2. Take the long view on reporting and analytics
With subscription models, you have to play the long game. Gone are the days of "one-and-done" transactions; we're now in the age of life-long relationships with your customers. Your financial reporting needs to mirror this evolution of your business strategy.
To truly measure the success of your business, financial reports need to encompass more than just what has closed this month or quarter. Instead, they have to focus on the long view in terms of revenue health and overall company profitability. This means avoiding the temptation to add manual processes or keep information on multiple systems, which can make it difficult to manage mid-term changes and cancellations. One of the benefits of a subscription model is that revenue and cash flow become more predictable, allowing you to forecast beyond the next quarter — however, this is only true if your financial reporting keeps this in mind too.

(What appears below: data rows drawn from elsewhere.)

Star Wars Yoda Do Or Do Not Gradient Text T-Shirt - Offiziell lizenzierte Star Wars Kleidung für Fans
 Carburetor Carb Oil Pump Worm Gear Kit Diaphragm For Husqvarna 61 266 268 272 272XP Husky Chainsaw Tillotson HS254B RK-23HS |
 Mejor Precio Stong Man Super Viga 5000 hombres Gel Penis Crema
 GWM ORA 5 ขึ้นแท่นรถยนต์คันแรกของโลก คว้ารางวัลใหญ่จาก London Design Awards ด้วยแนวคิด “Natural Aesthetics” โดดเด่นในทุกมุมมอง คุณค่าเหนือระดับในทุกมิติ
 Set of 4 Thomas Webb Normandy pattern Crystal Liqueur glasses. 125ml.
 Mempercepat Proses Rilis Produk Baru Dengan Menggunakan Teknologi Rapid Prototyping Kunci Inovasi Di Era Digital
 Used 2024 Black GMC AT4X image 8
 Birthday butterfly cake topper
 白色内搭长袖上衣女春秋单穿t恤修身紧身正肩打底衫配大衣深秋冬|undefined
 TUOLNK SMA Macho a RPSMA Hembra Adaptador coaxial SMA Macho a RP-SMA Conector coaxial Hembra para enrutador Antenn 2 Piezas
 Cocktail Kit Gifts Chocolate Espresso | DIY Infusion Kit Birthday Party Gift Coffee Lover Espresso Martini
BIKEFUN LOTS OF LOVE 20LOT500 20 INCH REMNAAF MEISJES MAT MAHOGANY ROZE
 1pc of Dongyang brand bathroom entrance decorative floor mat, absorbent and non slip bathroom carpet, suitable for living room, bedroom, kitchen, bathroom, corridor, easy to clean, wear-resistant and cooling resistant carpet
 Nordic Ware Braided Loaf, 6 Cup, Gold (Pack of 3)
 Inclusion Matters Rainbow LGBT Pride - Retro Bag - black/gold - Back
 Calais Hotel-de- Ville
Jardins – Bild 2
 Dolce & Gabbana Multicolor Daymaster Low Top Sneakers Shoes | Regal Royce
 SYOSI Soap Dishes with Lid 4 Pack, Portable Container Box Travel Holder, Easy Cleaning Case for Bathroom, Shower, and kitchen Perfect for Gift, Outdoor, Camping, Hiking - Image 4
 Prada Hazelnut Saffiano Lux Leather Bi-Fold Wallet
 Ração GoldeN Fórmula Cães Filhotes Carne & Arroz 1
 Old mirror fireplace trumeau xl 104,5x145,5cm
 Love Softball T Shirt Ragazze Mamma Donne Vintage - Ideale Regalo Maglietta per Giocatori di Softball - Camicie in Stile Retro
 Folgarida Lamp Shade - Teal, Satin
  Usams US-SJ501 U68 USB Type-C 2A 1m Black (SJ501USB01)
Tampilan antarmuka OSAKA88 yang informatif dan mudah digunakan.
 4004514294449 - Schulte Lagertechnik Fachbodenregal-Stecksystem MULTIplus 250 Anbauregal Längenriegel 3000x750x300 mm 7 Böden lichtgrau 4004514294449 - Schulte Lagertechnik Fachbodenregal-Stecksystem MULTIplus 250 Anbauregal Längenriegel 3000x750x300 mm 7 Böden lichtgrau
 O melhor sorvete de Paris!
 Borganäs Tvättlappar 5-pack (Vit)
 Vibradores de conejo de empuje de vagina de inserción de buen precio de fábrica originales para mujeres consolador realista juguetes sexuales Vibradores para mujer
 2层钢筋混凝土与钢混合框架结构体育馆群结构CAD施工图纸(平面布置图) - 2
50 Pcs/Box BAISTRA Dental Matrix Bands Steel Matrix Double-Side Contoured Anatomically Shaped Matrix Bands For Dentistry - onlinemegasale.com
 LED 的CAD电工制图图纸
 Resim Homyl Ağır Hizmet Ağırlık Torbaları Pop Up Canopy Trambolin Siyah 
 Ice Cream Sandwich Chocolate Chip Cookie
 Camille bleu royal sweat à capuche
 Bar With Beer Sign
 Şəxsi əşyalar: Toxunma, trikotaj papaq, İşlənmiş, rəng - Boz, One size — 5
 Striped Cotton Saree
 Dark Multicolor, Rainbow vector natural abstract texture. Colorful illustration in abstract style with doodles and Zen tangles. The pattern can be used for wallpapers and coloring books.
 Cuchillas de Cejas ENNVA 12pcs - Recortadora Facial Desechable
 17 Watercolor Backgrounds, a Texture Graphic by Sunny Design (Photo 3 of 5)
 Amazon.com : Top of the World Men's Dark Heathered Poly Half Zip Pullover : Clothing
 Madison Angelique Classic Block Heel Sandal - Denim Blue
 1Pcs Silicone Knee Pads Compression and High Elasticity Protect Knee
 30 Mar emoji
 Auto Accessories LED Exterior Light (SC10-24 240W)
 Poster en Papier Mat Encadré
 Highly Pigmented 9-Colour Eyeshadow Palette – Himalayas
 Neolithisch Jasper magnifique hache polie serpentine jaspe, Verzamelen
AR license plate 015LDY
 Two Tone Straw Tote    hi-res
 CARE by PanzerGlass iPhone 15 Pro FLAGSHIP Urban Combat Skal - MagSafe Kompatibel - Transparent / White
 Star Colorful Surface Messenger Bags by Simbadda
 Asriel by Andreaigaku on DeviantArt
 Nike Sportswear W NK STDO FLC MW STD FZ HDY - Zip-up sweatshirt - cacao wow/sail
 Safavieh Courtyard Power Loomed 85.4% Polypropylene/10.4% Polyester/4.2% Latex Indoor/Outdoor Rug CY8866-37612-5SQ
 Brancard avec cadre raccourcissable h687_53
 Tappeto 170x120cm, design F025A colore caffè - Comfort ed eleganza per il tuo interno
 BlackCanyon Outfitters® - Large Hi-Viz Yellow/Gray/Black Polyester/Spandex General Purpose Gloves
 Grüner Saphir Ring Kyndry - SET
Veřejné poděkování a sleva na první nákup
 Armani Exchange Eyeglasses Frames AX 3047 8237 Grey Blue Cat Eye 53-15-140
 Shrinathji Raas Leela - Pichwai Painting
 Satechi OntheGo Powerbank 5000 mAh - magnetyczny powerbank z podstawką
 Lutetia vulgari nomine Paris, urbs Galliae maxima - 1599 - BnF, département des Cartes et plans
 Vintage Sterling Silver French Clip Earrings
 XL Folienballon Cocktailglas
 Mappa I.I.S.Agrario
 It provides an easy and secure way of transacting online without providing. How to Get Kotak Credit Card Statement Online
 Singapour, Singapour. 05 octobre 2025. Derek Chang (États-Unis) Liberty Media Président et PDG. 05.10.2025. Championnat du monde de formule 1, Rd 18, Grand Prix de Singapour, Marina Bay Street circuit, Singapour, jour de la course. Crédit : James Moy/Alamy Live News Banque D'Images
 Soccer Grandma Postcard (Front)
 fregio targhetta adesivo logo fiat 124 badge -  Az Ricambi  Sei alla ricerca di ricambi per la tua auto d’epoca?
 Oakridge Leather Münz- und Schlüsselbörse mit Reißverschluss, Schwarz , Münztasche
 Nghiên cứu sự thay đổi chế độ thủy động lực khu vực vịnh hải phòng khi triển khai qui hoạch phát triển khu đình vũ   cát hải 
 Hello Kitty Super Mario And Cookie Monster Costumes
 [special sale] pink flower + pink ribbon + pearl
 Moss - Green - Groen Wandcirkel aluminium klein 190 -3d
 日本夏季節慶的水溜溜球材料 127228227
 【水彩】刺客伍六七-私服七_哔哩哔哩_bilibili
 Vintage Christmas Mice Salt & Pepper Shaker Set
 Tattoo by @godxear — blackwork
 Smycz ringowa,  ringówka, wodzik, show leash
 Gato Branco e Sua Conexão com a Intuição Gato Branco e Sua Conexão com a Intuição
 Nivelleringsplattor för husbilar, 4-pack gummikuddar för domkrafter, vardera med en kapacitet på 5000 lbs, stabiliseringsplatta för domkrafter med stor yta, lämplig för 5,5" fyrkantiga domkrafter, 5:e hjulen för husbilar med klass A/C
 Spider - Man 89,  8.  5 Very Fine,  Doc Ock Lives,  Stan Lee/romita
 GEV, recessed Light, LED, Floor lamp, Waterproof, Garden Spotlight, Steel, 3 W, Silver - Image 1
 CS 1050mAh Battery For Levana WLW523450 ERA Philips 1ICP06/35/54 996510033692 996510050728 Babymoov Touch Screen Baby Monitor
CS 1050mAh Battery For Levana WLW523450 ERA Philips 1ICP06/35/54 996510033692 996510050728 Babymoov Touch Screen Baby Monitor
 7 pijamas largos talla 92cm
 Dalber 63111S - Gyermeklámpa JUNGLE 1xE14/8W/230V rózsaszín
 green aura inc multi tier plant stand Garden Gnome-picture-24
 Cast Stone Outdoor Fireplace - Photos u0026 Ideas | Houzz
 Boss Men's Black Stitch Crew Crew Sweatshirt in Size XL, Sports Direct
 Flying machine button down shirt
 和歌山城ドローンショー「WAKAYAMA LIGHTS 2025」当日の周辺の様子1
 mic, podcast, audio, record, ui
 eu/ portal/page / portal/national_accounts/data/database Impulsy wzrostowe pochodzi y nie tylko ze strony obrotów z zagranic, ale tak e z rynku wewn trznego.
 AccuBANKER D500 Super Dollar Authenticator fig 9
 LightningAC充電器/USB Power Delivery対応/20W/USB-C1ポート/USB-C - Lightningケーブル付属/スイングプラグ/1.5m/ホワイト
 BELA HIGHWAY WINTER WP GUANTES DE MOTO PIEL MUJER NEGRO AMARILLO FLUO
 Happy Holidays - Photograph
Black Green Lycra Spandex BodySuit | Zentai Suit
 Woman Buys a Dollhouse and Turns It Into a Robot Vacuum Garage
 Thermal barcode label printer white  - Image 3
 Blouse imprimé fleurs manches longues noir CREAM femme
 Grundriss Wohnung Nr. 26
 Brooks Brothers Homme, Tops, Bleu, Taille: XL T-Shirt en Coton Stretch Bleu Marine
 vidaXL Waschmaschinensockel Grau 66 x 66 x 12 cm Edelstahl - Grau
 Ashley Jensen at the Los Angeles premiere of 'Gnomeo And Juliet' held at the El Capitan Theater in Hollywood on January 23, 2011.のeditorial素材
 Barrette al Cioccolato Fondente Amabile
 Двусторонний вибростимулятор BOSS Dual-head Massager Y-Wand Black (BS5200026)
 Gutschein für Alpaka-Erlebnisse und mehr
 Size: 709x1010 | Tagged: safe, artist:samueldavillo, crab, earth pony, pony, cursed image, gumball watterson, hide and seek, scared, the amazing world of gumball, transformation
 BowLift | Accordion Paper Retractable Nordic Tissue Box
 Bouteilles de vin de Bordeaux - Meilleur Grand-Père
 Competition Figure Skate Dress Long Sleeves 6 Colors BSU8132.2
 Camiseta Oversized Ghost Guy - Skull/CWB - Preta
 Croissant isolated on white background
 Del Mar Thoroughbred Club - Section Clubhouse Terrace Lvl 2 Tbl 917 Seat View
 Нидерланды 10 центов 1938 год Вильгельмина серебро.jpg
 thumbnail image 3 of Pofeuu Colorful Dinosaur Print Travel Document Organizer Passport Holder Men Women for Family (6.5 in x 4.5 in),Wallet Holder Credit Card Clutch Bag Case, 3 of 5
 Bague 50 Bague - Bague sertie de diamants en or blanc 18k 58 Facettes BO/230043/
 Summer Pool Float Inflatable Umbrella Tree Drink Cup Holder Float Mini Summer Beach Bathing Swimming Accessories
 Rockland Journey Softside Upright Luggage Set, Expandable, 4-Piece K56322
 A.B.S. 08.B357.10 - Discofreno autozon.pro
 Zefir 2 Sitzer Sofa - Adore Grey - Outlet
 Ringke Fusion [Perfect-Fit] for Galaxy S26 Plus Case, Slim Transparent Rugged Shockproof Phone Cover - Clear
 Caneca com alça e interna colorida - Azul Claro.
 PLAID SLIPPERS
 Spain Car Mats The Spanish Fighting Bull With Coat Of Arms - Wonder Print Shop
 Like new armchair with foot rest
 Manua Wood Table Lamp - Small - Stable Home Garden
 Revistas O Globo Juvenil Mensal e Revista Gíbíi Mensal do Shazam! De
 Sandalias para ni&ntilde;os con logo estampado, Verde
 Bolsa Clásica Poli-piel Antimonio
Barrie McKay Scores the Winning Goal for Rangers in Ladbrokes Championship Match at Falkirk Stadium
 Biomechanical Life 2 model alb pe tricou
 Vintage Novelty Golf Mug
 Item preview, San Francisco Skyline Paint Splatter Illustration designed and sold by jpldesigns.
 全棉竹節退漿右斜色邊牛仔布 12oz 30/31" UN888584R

Measuring your progress and being able to make adjustments is critical, and defining clear KPIs and sticking to them will help keep you on track toward your business goals. But more importantly, CFOs need to determine a process to track these metrics on a continuous basis. Without a real-time, detailed, and clear view of them, finance teams will struggle to manage the transition period from traditional pricing models to mixed or full subscription models. They'll also struggle to be able to identify pivotal moments when changes need to be made.
Establishing processes to track metrics consistently and pull reports that include long-term data will help you measure and stabilize the financial health of your business.
3. Focus on the lifetime value for customer retention
In today's era of fierce competition, customer loyalty is hard-won. But the very nature of the subscription model gives you a head start in the race, as it's the foundation of a recurring customer relationship.
Customer satisfaction and retention are the new focus, and lowering subscriber churn is prioritized over acquiring new business — and subscriptions provide opportunities for ongoing upselling and cross-selling to organically grow the business. Additionally, new customers oftentimes initially come by word-of-mouth, so keeping existing customers engaged and recognizing the value of their investment is the primary factor for business growth.
To provide the most customer value in the long run, CFOs must identify which financial levers optimize the value of goods and services in the same way they do in the traditional sales model. From there, finance chiefs are better positioned to establish effective pricing strategies and contract terms, which lays the groundwork for the ultimate prize: long-lasting and mutually beneficial customer relationships.